11 Ocak 2009 Pazar

Topican.......!!


Topican öleli neredeyse bir ay oldu. Biraz özledim aslında onu,
dün aklıma geldi hüzünlendim kendimce..
mutsuzdu.. çok mutsuzdu,,
en iyi ben bilirdim onun nasıl olduğunu.,,
çok iyi tanırdım; kimseyle konuşmayı sevmezdi, istemezdi kimseyi..
ne kuşlarla anlaşırdı ne de insanlarla,
iletişim kurmada pek yetenekli sayılmazdı; aslında sayılmazdı değil hiç kuramazdı,
..bilmiyorum belki de istemezdi..
uçmak da onu tatmin etmezdi,

bazen mutlu olduğunu bilirim : sadece yolculuk yapmayı severdi, heyecanlanırdı, öterdi, mola verince dışarı çıkarırdım, suyunu koyardım; taze havayı solur, gökyüzüne bakardı.. bakardı önce; sonra gözleri parlardı güneşten.. yeşil tüyleri de...
sonra öterdi, sürekli öterdi,, hep öterdi.. ama sonra sıkılırdı..
yazın bahçelere çıkarırdım;;; yine öyle heyecanlanırdı...

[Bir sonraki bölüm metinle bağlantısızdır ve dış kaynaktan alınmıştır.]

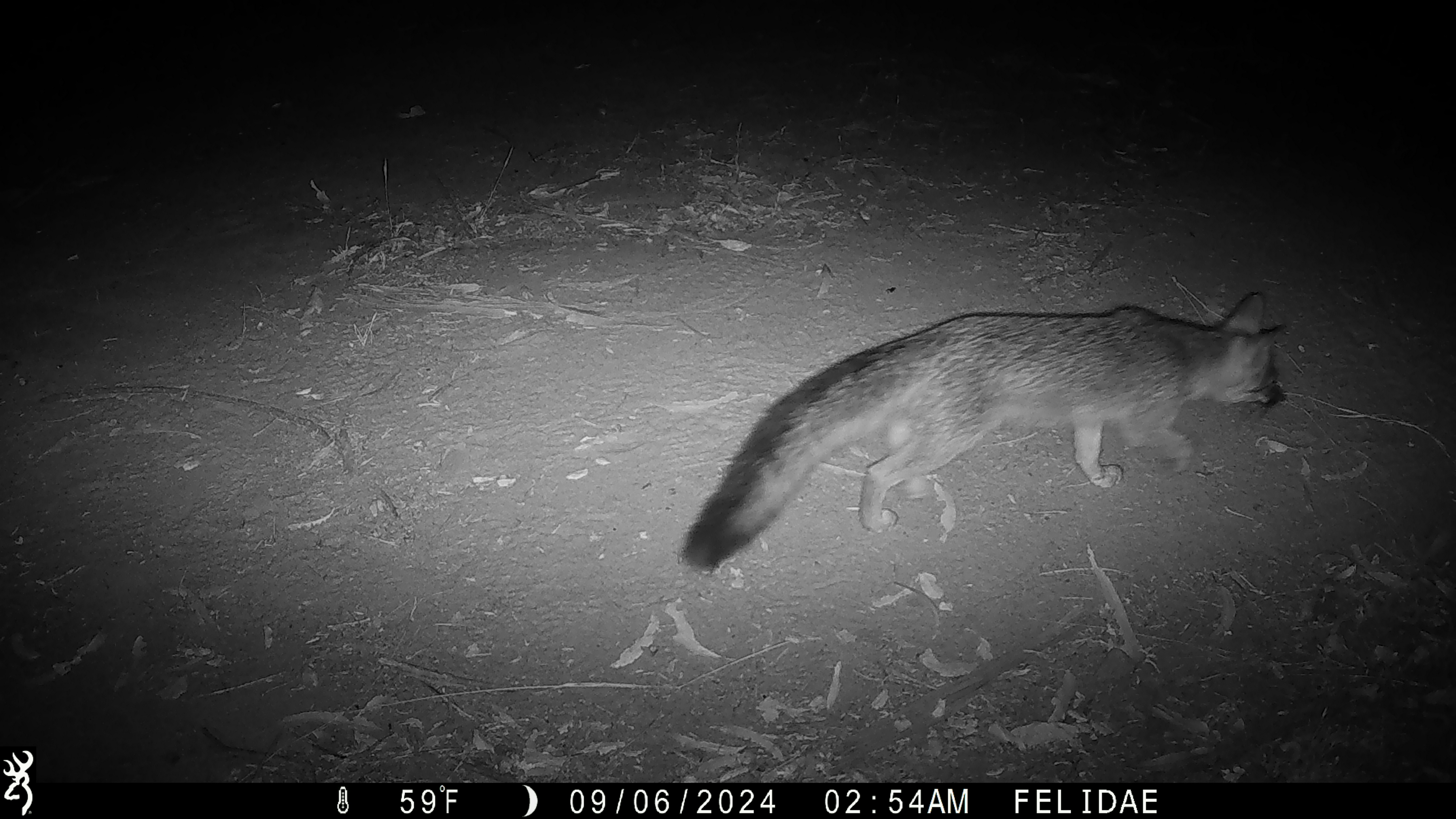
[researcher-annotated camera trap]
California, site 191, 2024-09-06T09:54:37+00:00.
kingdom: Animalia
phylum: Chordata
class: Mammalia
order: Carnivora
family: Canidae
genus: Urocyon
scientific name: Urocyon cinereoargenteus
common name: gray fox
Gray fox (Urocyon cinereoargenteus).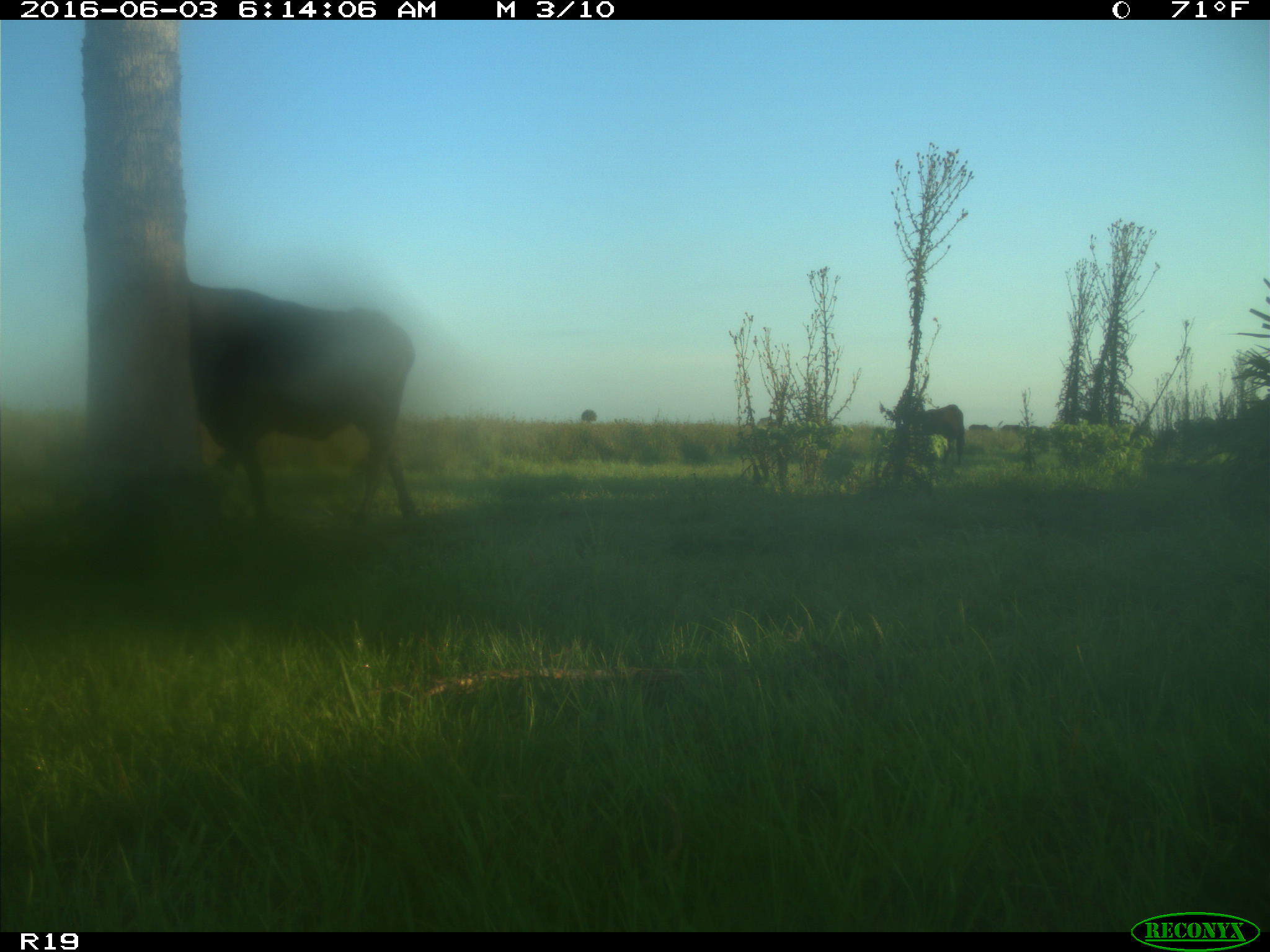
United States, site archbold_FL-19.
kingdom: Animalia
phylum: Chordata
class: Mammalia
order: Artiodactyla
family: Bovidae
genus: Bos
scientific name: Bos taurus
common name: domestic cow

şimdi hatırladım da bi keresinde kipa ya almamışlardı seni topican..
ben de sinirlenmiştim nedenmiş napıcak sanki kafeste demiştim de adam olmaz sokamayız diyip beni deli etmişti..
biz de senle sıcak güneşin altında öylece bakakalmıştık.. sonra orada bi park vardı oraya götürmüştüm seni.. yine gözlerin ışıl ışıl vik cik diye bağırmıştın..
sonra annemler gelmişti de o sıcakta pişmekten kurtulmuştuk..


bir kere de dandik bi köfteci bulmuştuk yolda... kız: "ayy kuşunu da mı getirdin ne güzell o da gezsin tabi demişti." sanki ben oralarda bi yerlerde yaşıyomuşum da mallık olsun diye kuşumu da getirmişim gibi yanımda,,,, neyse, sinirlenmiştim o zaman ama yapıcak bir şey de yoktu "hıı" demiştim gülümseyerek; pişmişkelle gibi...
işte topik en çok da bu yolculukları özledim seninle..


keşke psikolojin hiç bozulmasaydı da hiç obez olmasaydın, keşke ben senle hiç dalga geçmeseydim..
ama obez olmasan da hiç elimde durmazdın biliyorum, uçabilsen 2 sn durmaz giderdin benim yanımdan,
sevmezdin beni ,,
ben seni severdim ama...


sen mevlanayı severdin.. fingerboard severdin, televizyonda müzik dinlemeyi severdin ama beni sevmezdin,, olsun be gülüm sen mutlu ol gittiğin yerde gerisi boş,,, bak ben yalnız kalmıyorum hiç.. sen hep yalnızdın oysaki, ona üzülüyorum en çok da.. huysuz bi amca gibiydin, kimseyi istemezdin, ama olsun sen mutlu ol oralarda..
ne de olsa ben mutluyum buralarda :)

10 Ocak 2009 Cumartesi

tatilimsi anlar..


bitmedi ama biticek. 8 sınav geçip de 4 sınav kaldıysa ben o sınav haftasına sınav haftası demem işte.. o hafta artık az kalmış bir haftadır, bitmeye yüz tutmuştur; tıpkı çürümeye yüz tutmuş bir elma gibi. ...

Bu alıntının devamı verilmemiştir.